LEAs will see education vouchers brought in over their cold, dead bones.

Remember all the furore they kicked up over free schools? - it'll be 100 times worse.

Basically, their concern is that all the engaged, responsible, middle income parents who tend to produce the higher performing children will all scamper off to the independent sector leaving them with the bigger challenges to deal with

lockhart flawse

2,045 posts

237 months

Wednesday 6th March 2013
quotequote all
Twincam - good point well-brought out as my geography master used to say. I agree that one size does not fit all but at the moment the country is working through the fairness agenda and in education it means that one group cannot be treated differently to another group even though it is blindingly obvious that a large number of children are not suited to academic work for whatever reason. They used to go Secondary Moderns where they taught more practical subjects as well as English and Maths but they were binned because supposedly their life chances were ruined if they failed the 11+. So we now have a system that tries to group those that don't want to learn with those who are desperate to learn to the benefit of neither group. A friend of mine left the City to go into teaching about 5 years ago. He spent one year at an Academy in south London and then left to teach at a prep school. He said the academy had everything any school could ask for in terms of facilities but he spent as much time trying to be a social worker as a teacher when he was there.

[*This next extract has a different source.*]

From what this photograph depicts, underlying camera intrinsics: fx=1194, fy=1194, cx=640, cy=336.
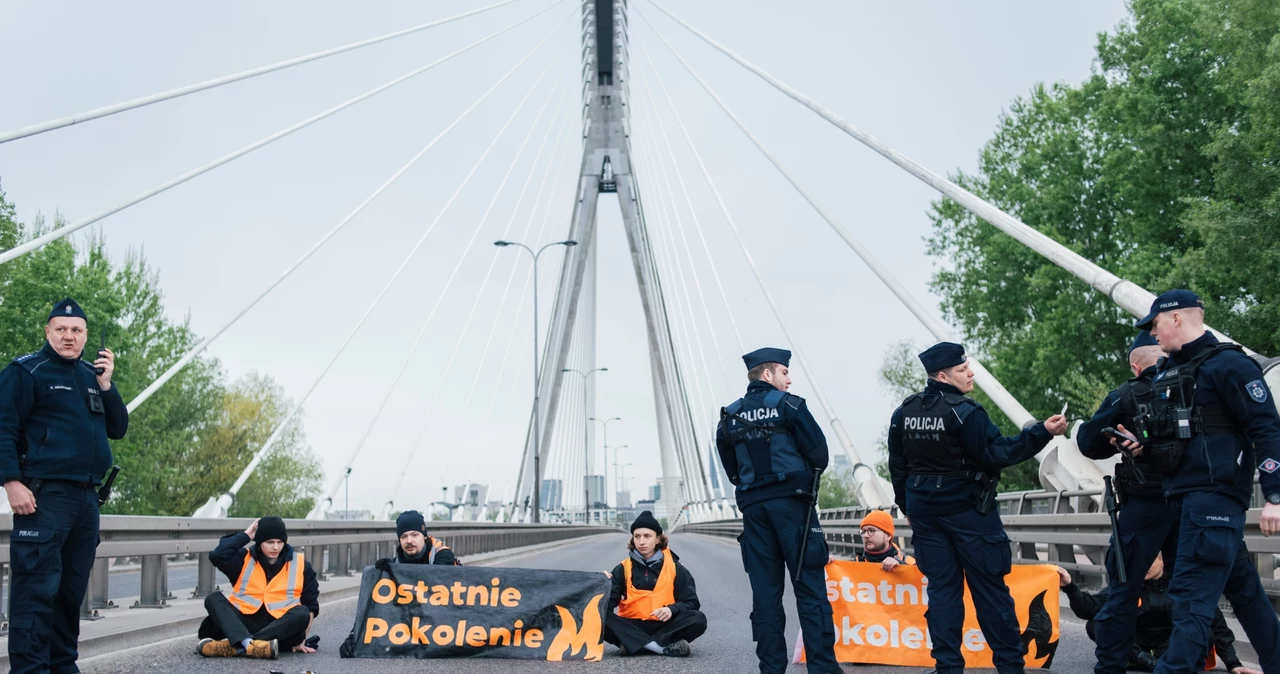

By the way if you think that the independent sector doesn't contain pupils from a wide variety of backgrounds then you are 100% incorrect although I grant you they are unlikely to mix with the kids from a sink estate but frankly that's a big reason why they are sent there. It's the sink estate children that need the most help and the state sector is ill-equipped to provide it because it is governed by an ideology that is admirable but ultimately misguided. But I do think that this is becoming apparent to all and Gove will get to grips with some of the obvious problems.